In this brief, we consider the multiagent optimization over a network where multiple agents try to minimize a sum of nonsmooth but Lipschitz continuous functions, subject to a convex state constraint set. The underlying network topology is modeled as time varying. We propose a randomized derivative-free method, where in each update, the random gradient-free oracles are utilized instead of the subgradients (SGs). In contrast to the existing work, we do not require that agents are able to compute the SGs of their objective functions.
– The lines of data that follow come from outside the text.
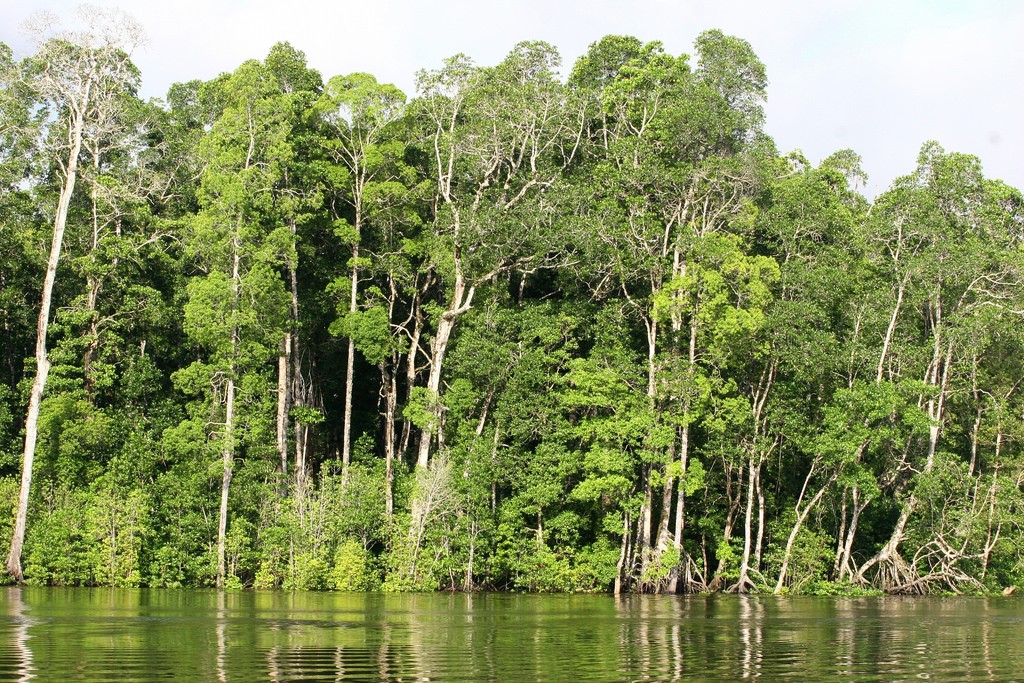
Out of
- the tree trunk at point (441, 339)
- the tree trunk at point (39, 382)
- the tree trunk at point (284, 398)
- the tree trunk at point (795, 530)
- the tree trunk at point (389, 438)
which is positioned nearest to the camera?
the tree trunk at point (39, 382)

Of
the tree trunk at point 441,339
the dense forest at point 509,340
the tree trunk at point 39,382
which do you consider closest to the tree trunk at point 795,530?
the dense forest at point 509,340

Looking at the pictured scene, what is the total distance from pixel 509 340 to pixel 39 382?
16240 millimetres

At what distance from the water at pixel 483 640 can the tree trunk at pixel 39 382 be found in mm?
5067

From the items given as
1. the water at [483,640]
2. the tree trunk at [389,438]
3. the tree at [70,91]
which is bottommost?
the water at [483,640]

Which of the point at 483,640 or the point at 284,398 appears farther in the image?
the point at 284,398

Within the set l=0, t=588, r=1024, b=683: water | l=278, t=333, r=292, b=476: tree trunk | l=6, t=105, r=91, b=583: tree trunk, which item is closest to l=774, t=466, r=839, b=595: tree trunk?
l=0, t=588, r=1024, b=683: water

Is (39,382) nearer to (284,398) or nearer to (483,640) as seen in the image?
(284,398)

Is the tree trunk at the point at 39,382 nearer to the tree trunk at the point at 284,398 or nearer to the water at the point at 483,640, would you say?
the water at the point at 483,640

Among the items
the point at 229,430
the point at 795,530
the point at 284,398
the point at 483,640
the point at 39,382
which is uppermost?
the point at 39,382

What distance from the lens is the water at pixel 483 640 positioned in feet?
47.8

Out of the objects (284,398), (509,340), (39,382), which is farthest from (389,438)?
(39,382)

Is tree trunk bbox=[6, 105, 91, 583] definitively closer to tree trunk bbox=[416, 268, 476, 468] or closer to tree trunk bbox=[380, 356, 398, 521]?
tree trunk bbox=[380, 356, 398, 521]

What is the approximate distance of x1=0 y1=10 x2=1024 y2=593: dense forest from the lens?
38.8m

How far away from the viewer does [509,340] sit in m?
41.7
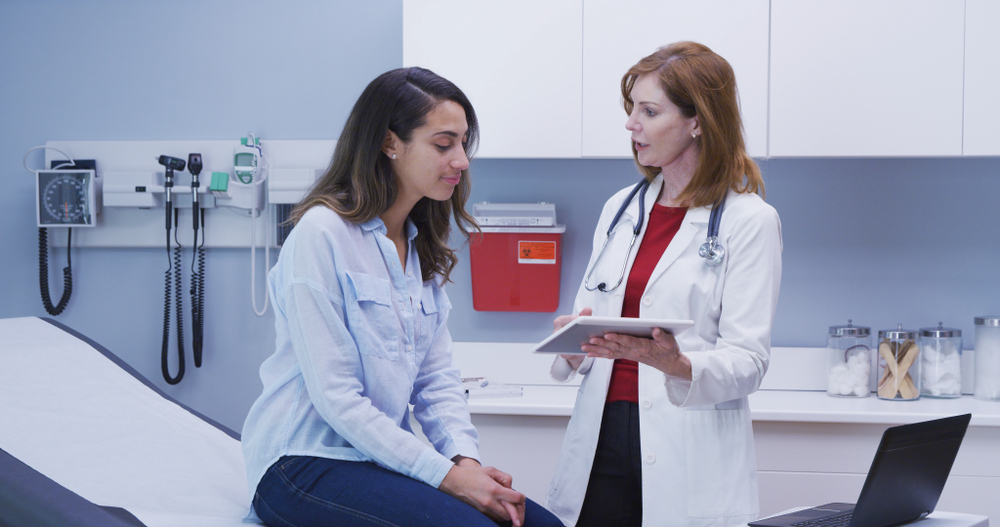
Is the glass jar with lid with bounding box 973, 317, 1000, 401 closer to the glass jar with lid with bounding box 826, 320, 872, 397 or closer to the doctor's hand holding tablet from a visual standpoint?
the glass jar with lid with bounding box 826, 320, 872, 397

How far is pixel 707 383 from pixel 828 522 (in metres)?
0.31

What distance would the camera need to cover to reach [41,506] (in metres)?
1.15

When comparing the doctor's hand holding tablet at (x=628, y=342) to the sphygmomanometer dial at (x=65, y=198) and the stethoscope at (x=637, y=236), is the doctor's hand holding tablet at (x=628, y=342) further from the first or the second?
the sphygmomanometer dial at (x=65, y=198)

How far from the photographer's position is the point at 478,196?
2541 mm

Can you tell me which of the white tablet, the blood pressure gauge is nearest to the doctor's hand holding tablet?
the white tablet

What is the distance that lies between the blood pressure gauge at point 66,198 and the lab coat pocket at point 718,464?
215cm

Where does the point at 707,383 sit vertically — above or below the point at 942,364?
above

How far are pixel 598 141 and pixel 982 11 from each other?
112cm

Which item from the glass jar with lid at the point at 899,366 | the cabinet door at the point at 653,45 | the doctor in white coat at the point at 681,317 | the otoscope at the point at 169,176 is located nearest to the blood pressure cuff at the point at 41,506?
the doctor in white coat at the point at 681,317

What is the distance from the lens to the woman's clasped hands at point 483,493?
1195mm

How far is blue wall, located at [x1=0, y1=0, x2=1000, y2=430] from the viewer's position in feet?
7.90

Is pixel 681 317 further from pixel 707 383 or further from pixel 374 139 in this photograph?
pixel 374 139

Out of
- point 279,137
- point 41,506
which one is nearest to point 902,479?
point 41,506

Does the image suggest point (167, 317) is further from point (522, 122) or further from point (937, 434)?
point (937, 434)
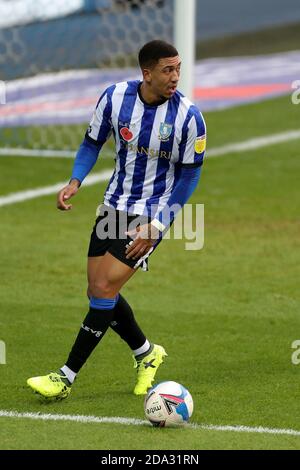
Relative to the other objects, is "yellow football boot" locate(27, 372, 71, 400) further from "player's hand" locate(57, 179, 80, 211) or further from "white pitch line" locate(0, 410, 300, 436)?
"player's hand" locate(57, 179, 80, 211)

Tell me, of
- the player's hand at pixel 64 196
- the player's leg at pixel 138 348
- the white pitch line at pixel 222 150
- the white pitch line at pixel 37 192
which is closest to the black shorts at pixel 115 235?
the player's leg at pixel 138 348

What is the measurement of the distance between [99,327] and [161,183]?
3.04ft

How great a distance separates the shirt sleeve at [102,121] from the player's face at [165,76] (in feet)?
1.12

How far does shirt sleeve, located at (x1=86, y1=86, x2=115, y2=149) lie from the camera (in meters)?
6.92

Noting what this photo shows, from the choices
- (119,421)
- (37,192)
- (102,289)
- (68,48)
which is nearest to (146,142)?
(102,289)

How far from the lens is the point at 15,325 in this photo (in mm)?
8383

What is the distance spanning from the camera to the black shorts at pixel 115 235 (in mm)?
6770

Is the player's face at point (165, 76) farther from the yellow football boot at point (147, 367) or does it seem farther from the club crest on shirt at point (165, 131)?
the yellow football boot at point (147, 367)

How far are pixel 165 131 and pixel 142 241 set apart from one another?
66 centimetres

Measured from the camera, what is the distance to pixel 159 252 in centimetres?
1077

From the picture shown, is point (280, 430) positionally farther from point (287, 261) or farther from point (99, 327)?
point (287, 261)
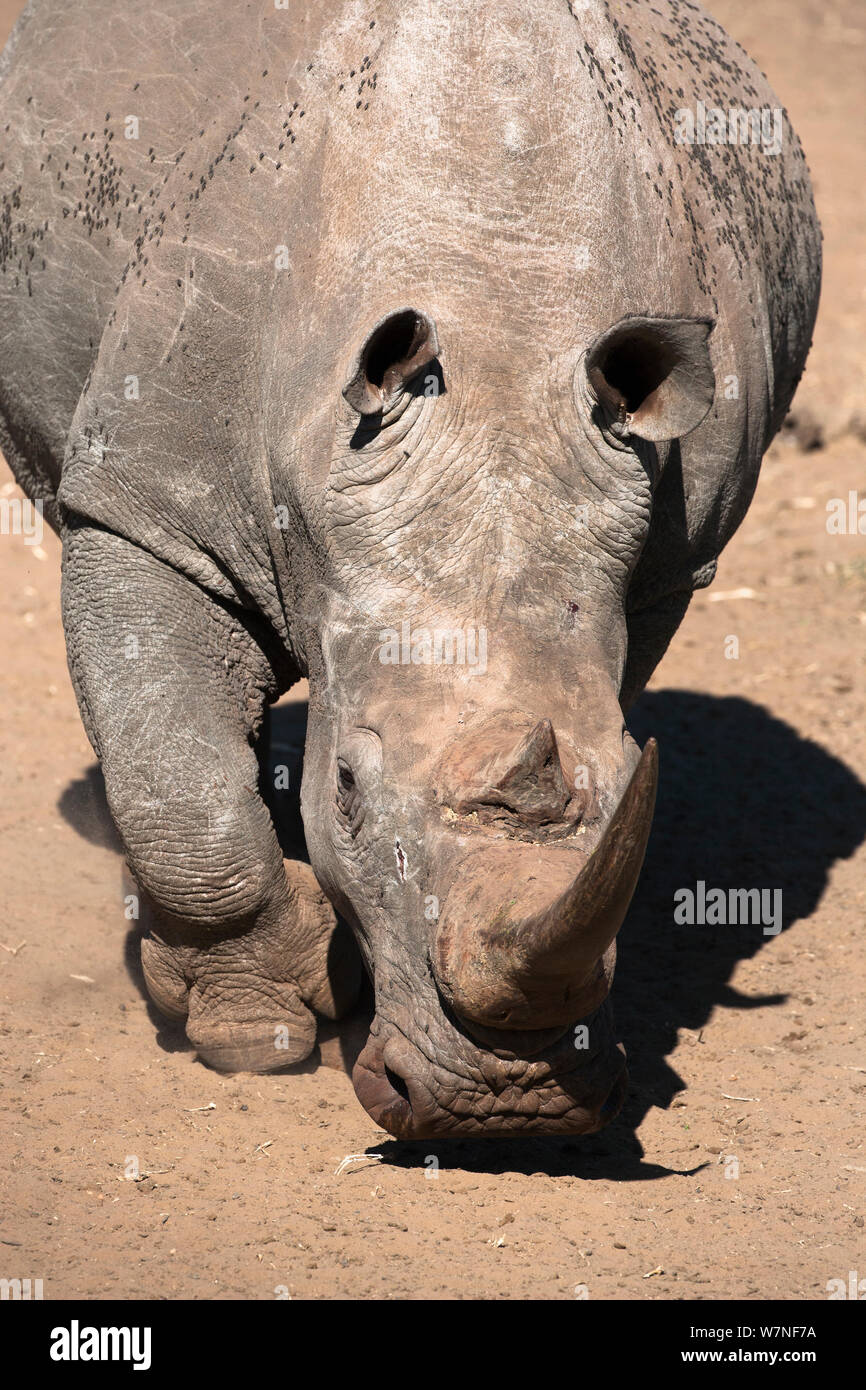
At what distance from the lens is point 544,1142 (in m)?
5.37

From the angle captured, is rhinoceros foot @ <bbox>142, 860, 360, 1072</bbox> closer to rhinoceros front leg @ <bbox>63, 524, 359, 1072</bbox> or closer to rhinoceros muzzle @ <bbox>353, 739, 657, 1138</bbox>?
rhinoceros front leg @ <bbox>63, 524, 359, 1072</bbox>

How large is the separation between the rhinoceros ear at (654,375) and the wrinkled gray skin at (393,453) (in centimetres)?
1

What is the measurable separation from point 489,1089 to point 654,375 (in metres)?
1.92

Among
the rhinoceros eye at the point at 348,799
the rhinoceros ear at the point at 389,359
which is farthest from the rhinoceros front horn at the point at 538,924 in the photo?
the rhinoceros ear at the point at 389,359

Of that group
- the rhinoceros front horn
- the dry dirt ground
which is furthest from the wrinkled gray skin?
the dry dirt ground

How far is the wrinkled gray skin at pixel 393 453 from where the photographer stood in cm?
422

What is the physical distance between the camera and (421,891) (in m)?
4.24

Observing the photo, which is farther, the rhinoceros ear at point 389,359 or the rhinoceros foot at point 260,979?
the rhinoceros foot at point 260,979

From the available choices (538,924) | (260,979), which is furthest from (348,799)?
(260,979)

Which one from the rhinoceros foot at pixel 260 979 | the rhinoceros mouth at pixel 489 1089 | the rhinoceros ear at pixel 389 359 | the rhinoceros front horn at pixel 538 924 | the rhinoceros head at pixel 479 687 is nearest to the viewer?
the rhinoceros front horn at pixel 538 924

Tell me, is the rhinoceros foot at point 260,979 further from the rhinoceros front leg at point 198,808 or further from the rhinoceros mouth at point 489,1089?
the rhinoceros mouth at point 489,1089

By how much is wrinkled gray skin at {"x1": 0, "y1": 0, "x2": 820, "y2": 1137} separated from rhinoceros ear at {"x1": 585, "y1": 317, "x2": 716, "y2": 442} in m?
0.01

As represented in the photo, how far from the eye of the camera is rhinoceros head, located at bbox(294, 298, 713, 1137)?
13.2ft

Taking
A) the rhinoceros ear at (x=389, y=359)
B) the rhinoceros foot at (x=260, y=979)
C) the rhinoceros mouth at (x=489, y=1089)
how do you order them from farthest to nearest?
the rhinoceros foot at (x=260, y=979) → the rhinoceros ear at (x=389, y=359) → the rhinoceros mouth at (x=489, y=1089)
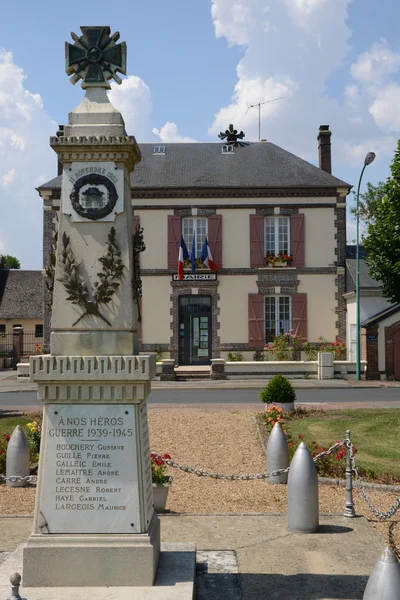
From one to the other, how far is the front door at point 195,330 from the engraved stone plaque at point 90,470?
71.9ft

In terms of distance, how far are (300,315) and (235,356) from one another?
3.16 metres

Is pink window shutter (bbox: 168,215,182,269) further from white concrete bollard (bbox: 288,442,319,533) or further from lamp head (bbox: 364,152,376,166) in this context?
white concrete bollard (bbox: 288,442,319,533)

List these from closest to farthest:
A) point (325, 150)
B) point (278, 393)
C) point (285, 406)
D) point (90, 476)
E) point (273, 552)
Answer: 1. point (90, 476)
2. point (273, 552)
3. point (278, 393)
4. point (285, 406)
5. point (325, 150)

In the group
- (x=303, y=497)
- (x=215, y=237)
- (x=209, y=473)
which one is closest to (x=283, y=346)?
(x=215, y=237)

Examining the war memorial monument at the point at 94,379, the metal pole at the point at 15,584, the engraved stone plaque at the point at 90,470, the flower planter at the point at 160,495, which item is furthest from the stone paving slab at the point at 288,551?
the metal pole at the point at 15,584

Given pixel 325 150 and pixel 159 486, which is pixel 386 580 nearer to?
pixel 159 486

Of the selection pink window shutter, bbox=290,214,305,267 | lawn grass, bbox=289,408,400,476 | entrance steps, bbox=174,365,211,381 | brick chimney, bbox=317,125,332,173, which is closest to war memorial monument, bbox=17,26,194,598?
lawn grass, bbox=289,408,400,476

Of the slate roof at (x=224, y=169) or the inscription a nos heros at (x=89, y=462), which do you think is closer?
the inscription a nos heros at (x=89, y=462)

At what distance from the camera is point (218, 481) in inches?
369

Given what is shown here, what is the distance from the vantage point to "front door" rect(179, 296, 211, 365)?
27.0 m

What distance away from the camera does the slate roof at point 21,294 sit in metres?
36.6

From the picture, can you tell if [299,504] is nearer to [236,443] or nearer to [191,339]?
[236,443]

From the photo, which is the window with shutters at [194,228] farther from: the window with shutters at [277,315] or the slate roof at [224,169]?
the window with shutters at [277,315]

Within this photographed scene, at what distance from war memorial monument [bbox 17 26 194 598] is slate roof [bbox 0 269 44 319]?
31.9 meters
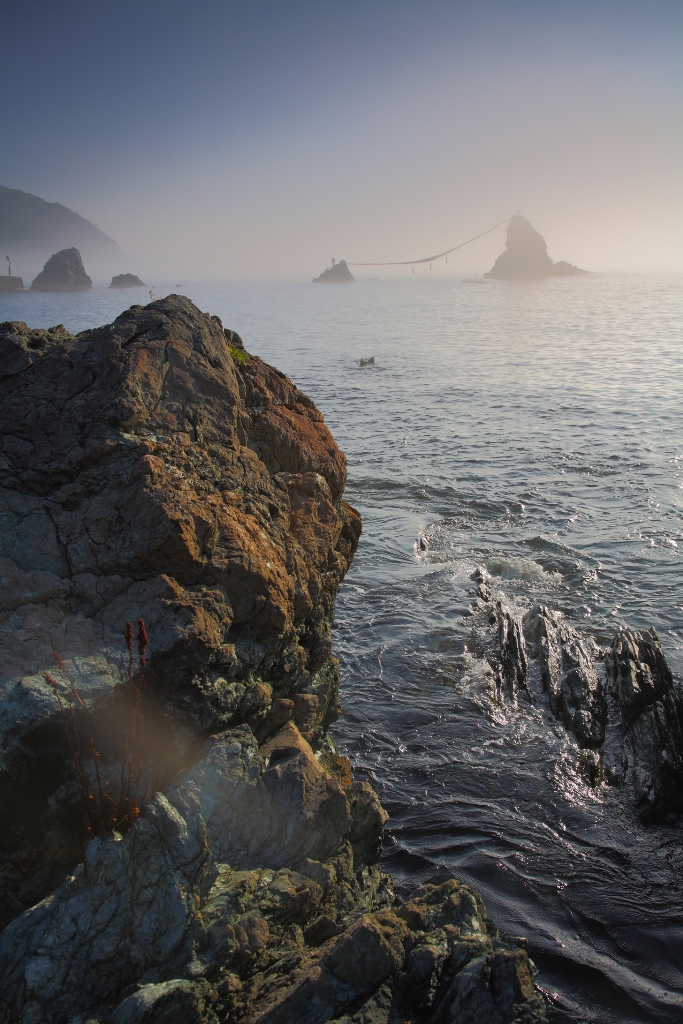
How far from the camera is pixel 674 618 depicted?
29.9ft

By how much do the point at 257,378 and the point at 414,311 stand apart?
66.9 metres

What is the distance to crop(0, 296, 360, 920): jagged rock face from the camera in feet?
10.6

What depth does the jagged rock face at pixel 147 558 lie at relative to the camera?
10.6ft

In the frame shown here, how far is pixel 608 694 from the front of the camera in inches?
286

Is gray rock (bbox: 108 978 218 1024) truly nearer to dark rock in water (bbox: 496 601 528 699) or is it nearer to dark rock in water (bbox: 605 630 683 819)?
dark rock in water (bbox: 605 630 683 819)

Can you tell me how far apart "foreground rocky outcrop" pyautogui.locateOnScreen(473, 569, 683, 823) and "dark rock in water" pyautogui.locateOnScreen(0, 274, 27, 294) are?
119374 millimetres

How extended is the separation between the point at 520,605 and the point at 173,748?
278 inches

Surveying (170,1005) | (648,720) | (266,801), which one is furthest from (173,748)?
(648,720)

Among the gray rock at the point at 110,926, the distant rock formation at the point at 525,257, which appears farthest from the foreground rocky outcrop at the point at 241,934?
the distant rock formation at the point at 525,257

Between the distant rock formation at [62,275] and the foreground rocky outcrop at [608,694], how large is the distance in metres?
130

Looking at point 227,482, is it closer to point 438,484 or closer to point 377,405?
point 438,484

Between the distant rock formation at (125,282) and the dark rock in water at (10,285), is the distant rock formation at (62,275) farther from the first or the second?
the distant rock formation at (125,282)

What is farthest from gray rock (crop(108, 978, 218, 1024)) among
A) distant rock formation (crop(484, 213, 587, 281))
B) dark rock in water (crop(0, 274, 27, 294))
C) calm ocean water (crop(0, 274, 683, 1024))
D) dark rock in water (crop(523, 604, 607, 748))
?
distant rock formation (crop(484, 213, 587, 281))

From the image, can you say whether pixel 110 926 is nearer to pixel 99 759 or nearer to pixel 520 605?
pixel 99 759
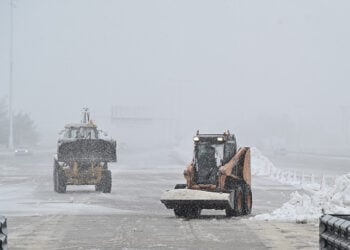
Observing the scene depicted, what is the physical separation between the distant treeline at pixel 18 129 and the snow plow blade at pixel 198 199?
124303mm

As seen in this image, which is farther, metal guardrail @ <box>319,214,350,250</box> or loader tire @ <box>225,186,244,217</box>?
loader tire @ <box>225,186,244,217</box>

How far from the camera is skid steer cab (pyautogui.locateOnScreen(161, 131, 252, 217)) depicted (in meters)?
20.3

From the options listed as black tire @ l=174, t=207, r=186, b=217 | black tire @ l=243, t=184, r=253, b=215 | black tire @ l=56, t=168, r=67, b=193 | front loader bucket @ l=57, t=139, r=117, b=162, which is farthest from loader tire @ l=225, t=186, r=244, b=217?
black tire @ l=56, t=168, r=67, b=193

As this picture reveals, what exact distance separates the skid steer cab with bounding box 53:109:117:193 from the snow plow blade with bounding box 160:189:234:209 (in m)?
11.4

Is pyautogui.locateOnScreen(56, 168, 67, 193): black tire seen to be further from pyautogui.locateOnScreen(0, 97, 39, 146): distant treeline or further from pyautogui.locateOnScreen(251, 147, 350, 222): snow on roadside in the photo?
pyautogui.locateOnScreen(0, 97, 39, 146): distant treeline

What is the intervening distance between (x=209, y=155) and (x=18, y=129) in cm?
12999

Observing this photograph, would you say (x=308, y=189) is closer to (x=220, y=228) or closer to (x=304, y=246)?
(x=220, y=228)

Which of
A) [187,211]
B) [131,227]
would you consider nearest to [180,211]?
[187,211]

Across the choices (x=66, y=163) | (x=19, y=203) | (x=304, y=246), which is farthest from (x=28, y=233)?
(x=66, y=163)

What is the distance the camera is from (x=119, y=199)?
2875 centimetres

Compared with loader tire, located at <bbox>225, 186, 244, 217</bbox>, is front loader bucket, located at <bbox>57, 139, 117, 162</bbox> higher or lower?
higher

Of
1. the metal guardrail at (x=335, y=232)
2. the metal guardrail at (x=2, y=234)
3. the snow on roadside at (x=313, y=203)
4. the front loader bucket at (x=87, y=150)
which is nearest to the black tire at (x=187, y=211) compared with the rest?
the snow on roadside at (x=313, y=203)

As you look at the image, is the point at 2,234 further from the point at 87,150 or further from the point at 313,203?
the point at 87,150

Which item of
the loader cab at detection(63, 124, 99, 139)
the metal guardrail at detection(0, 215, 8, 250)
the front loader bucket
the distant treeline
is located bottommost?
the distant treeline
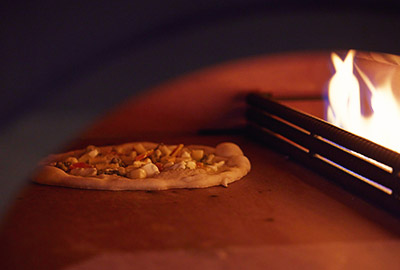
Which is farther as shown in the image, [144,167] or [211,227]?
[144,167]

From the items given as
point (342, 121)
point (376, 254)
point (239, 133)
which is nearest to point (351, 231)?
point (376, 254)

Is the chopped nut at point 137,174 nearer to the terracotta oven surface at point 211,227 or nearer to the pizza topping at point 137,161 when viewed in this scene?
the pizza topping at point 137,161

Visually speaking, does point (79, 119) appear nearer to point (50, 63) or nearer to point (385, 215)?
point (50, 63)

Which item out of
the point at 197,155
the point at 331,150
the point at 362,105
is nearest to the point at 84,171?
the point at 197,155

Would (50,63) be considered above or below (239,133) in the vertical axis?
above

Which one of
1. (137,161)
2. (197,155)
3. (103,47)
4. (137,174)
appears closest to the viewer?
(103,47)

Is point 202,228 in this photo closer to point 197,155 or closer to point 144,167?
point 144,167
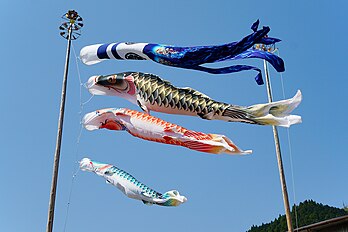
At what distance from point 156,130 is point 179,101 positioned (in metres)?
0.77

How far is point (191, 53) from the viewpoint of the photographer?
9031mm

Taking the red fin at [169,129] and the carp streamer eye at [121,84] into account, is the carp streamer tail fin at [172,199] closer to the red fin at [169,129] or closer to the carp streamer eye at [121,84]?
the red fin at [169,129]

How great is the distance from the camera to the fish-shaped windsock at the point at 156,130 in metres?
9.27

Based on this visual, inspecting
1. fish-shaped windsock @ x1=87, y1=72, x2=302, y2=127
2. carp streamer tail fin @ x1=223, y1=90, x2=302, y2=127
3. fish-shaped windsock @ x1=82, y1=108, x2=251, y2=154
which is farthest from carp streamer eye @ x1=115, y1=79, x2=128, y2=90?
carp streamer tail fin @ x1=223, y1=90, x2=302, y2=127

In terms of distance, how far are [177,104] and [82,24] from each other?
4.64m

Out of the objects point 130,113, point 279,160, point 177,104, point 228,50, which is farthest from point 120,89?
point 279,160

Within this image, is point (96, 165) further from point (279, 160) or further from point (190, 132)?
point (279, 160)

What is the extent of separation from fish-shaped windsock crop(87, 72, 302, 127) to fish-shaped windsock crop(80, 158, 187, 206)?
157 cm

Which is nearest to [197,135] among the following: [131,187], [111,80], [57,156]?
[131,187]

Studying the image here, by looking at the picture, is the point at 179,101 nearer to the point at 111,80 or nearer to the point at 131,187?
the point at 111,80

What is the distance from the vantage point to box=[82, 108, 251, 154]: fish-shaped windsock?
9273 mm

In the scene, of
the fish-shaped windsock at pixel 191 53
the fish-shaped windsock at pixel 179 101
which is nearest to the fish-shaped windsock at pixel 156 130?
the fish-shaped windsock at pixel 179 101

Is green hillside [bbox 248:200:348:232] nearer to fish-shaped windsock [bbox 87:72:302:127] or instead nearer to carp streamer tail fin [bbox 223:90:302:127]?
fish-shaped windsock [bbox 87:72:302:127]

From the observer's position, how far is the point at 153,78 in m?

We establish the convergence of the method to an approximate solution of the multiagent optimization problem within the error level depending on the smoothing parameter and the Lipschitz constant of each agent’s objective function. Finally, a numerical example is provided to demonstrate the effectiveness of the method.
机译:在本摘要中,我们考虑了网络上的多主体优化,其中多个主体尝试根据凸状态约束集最小化不平滑但Lipschitz连续函数的总和。基础网络拓扑被建模为随时间变化。我们提出了一种随机无导数方法,其中在每次更新中,均使用随机无梯度预言机代替子梯度(SG)。与现有工作相反,我们不要求代理能够计算其目标功能的SG。根据每个代理人目标函数的平滑参数和Lipschitz常数,我们将方法收敛到误差水平内的多代理人优化问题的近似解。最后,通过数值算例说明了该方法的有效性。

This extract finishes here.